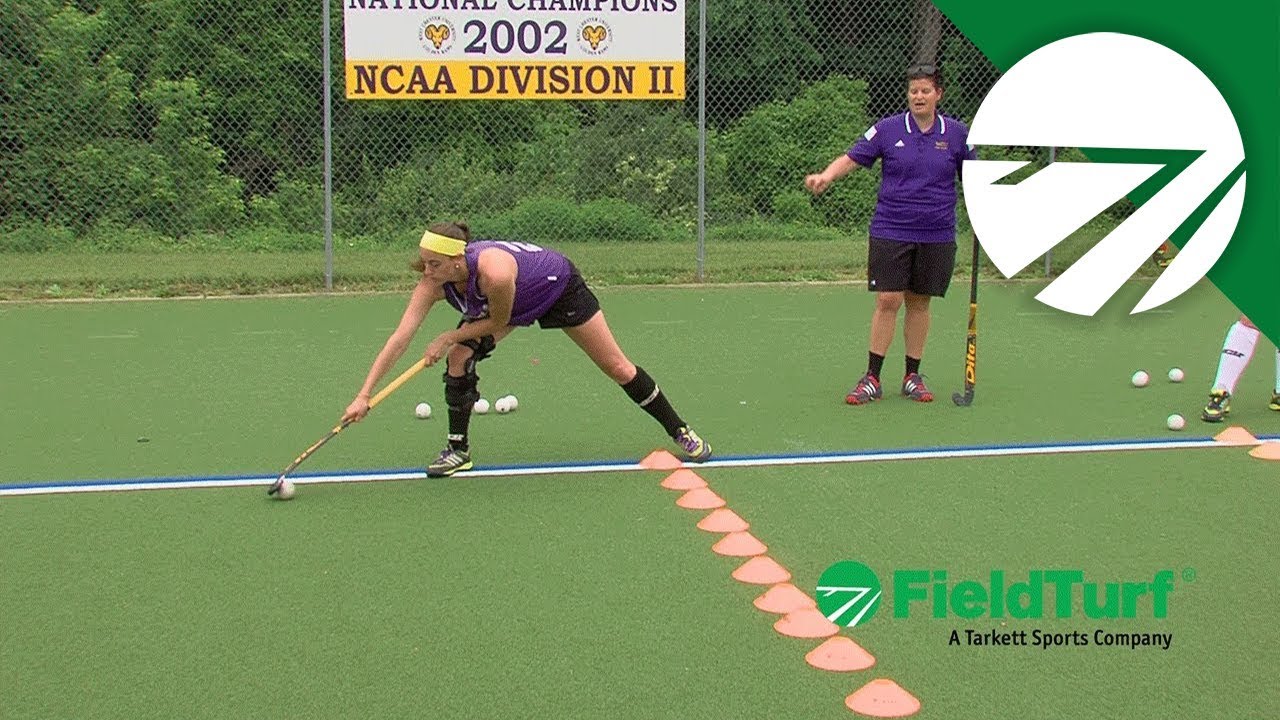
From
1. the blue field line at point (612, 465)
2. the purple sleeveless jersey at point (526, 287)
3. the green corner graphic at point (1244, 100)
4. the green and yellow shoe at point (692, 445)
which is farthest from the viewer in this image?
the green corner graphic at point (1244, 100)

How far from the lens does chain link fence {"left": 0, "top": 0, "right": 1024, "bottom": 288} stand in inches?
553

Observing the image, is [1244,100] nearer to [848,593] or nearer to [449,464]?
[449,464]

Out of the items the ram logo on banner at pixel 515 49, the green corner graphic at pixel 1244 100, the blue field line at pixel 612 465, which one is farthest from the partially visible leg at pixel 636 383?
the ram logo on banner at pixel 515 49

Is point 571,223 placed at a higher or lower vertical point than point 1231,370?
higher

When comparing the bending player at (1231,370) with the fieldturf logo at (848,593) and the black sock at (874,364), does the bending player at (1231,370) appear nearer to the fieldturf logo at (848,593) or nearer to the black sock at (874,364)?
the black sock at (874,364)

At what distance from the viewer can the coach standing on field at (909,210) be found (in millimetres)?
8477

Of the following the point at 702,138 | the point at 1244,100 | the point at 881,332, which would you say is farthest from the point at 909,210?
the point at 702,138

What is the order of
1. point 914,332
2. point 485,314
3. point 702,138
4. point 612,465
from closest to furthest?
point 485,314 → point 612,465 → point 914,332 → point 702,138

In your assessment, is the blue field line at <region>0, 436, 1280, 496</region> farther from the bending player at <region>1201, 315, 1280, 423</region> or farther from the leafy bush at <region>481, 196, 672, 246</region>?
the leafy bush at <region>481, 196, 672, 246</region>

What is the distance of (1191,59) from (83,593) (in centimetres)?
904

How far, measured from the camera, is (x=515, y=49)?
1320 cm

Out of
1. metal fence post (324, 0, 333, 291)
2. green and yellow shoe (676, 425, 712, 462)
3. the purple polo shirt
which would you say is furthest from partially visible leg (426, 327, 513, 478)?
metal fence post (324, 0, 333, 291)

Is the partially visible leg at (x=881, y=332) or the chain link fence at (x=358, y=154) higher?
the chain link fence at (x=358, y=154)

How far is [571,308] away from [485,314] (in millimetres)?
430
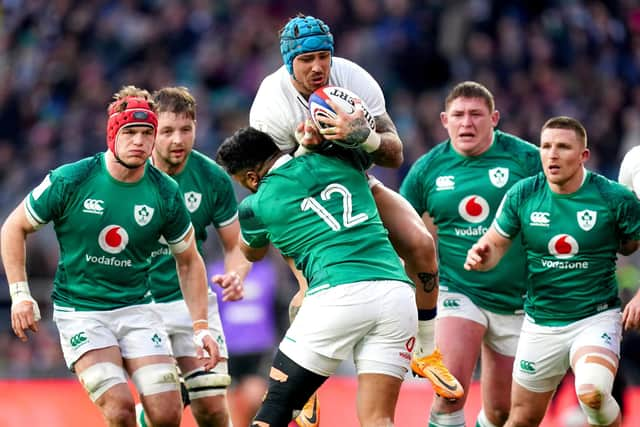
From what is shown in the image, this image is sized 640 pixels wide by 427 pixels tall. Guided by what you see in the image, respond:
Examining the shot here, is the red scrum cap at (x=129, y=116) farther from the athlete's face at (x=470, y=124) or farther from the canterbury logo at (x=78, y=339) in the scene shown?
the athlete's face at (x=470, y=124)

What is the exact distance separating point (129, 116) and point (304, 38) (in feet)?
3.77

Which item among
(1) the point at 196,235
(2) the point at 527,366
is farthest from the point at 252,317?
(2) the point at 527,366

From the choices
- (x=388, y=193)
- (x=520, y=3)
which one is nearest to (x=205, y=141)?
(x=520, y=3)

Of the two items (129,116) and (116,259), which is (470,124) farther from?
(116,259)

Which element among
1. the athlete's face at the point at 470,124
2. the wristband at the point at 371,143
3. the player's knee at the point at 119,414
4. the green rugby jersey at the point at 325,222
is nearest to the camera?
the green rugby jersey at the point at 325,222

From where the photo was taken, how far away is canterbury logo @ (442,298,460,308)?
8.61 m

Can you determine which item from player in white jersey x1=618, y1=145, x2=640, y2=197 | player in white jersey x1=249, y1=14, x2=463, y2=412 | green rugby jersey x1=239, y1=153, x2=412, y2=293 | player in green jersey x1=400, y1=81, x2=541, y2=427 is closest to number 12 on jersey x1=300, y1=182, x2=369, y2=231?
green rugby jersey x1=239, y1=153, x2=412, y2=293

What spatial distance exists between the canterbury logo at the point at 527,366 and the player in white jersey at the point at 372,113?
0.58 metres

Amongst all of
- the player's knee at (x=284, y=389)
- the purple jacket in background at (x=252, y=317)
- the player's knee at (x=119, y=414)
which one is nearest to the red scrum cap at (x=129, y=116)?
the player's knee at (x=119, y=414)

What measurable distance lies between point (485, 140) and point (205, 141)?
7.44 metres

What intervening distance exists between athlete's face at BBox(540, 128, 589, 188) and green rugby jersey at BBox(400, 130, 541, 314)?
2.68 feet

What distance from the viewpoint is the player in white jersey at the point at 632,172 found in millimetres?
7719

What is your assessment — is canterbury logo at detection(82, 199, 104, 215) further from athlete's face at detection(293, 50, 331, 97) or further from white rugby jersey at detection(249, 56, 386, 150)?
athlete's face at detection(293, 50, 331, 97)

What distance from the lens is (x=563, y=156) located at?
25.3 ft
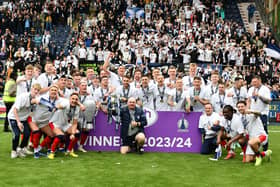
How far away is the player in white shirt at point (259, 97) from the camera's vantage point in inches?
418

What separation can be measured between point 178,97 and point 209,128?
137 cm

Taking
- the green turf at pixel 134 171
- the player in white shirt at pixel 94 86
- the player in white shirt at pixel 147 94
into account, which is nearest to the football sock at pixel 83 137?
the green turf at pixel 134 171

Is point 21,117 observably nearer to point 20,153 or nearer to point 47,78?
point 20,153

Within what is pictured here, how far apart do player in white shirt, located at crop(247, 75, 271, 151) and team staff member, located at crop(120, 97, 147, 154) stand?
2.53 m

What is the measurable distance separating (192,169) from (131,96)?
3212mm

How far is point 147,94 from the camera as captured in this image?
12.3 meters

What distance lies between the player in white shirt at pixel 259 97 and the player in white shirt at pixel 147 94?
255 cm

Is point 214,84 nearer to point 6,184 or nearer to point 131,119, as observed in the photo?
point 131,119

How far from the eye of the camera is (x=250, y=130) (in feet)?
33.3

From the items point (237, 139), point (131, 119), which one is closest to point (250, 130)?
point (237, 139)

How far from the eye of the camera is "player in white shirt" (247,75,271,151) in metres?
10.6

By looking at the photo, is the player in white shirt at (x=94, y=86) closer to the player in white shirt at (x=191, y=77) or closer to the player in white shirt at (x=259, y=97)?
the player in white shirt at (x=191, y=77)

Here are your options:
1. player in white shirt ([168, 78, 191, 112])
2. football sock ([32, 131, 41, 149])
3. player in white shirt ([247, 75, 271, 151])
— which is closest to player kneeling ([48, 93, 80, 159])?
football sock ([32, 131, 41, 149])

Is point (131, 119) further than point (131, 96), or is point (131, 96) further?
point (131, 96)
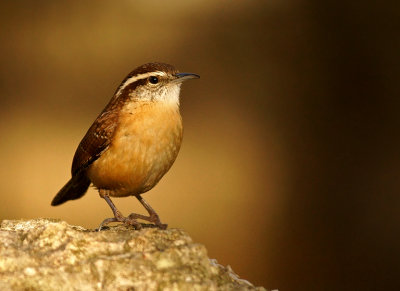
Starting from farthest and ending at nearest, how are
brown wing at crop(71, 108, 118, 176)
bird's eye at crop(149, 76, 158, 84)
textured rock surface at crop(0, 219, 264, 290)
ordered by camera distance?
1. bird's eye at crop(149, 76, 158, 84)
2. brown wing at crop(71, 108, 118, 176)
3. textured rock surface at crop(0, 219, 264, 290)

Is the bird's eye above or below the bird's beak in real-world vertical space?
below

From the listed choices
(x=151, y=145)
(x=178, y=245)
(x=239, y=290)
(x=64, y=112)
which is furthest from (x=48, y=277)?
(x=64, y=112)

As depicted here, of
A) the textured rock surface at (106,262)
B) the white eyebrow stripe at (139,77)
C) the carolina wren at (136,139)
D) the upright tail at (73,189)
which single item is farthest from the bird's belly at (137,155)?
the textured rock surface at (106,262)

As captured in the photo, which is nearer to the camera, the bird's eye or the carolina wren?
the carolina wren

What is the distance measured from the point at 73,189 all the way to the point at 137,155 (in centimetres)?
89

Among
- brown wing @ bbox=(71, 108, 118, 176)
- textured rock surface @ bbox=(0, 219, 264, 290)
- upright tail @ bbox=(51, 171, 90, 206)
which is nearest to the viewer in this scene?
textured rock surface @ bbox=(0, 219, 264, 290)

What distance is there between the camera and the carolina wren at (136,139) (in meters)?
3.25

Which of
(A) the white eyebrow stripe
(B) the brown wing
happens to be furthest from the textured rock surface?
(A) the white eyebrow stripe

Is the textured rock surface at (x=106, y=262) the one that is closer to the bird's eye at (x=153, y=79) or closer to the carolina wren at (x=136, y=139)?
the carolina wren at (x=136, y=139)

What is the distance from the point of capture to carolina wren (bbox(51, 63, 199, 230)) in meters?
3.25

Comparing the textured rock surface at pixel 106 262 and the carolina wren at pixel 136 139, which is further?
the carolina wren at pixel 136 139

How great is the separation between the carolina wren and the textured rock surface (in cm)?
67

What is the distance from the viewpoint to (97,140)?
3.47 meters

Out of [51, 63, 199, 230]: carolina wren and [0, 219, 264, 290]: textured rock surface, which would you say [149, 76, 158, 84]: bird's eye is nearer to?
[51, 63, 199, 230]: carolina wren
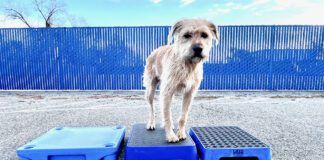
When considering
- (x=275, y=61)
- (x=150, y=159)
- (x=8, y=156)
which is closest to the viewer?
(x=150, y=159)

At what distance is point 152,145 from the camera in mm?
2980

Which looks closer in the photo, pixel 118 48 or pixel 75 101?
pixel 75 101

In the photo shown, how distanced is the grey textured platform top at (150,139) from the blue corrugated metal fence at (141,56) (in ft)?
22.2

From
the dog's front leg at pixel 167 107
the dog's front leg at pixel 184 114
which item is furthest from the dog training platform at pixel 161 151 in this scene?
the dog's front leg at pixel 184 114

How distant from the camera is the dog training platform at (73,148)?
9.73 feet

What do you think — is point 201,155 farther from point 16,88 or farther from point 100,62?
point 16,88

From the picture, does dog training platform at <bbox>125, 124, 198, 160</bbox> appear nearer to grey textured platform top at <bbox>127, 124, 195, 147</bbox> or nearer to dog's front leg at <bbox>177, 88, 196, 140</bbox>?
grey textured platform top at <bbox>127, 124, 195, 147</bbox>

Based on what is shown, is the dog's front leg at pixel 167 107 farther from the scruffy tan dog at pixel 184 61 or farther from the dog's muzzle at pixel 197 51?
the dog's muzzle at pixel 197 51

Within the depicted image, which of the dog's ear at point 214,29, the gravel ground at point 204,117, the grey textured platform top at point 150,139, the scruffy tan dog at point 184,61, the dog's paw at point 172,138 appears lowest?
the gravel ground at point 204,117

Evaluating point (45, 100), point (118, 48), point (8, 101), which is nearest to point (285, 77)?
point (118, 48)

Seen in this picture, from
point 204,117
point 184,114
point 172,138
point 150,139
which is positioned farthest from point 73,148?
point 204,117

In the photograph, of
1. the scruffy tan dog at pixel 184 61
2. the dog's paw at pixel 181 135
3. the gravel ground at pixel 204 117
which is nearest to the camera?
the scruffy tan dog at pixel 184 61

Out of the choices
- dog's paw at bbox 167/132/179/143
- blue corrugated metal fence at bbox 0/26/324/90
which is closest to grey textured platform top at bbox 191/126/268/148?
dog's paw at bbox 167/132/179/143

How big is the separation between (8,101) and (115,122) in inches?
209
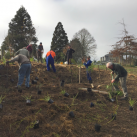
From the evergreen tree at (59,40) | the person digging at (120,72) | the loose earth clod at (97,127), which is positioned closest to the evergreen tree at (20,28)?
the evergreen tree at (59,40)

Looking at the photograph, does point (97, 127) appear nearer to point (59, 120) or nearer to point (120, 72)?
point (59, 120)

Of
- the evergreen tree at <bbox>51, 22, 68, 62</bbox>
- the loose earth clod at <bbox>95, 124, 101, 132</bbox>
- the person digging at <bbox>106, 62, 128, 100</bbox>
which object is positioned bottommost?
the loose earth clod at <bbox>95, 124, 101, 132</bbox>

::::::::::

__Stated problem__. Skip the pictures; extract only the lines from the line with "Seen in this picture, from" through the final line of the material, exactly as they appear.

__Task answer__.
Seen in this picture, from
point 204,117
point 184,114
point 172,138
point 150,139
which is positioned farthest from point 73,148?
point 204,117

In the photograph, of
1. the scruffy tan dog at pixel 184 61
2. the dog's paw at pixel 181 135
3. the gravel ground at pixel 204 117
which is nearest to the camera?
the scruffy tan dog at pixel 184 61

Out of the choices
- dog's paw at bbox 167/132/179/143
- blue corrugated metal fence at bbox 0/26/324/90
which is closest to grey textured platform top at bbox 191/126/268/148?
dog's paw at bbox 167/132/179/143

How big is the separation between (8,101) and (115,122) in inches?
209
From the evergreen tree at (59,40) | the person digging at (120,72) | the loose earth clod at (97,127), which is positioned closest to the evergreen tree at (20,28)?
the evergreen tree at (59,40)

Looking at the photograph, does point (97, 127) appear nearer to point (59, 120) or nearer to point (120, 72)?
point (59, 120)

Of
- the evergreen tree at <bbox>51, 22, 68, 62</bbox>
- the loose earth clod at <bbox>95, 124, 101, 132</bbox>
- the person digging at <bbox>106, 62, 128, 100</bbox>
which object is positioned bottommost?
the loose earth clod at <bbox>95, 124, 101, 132</bbox>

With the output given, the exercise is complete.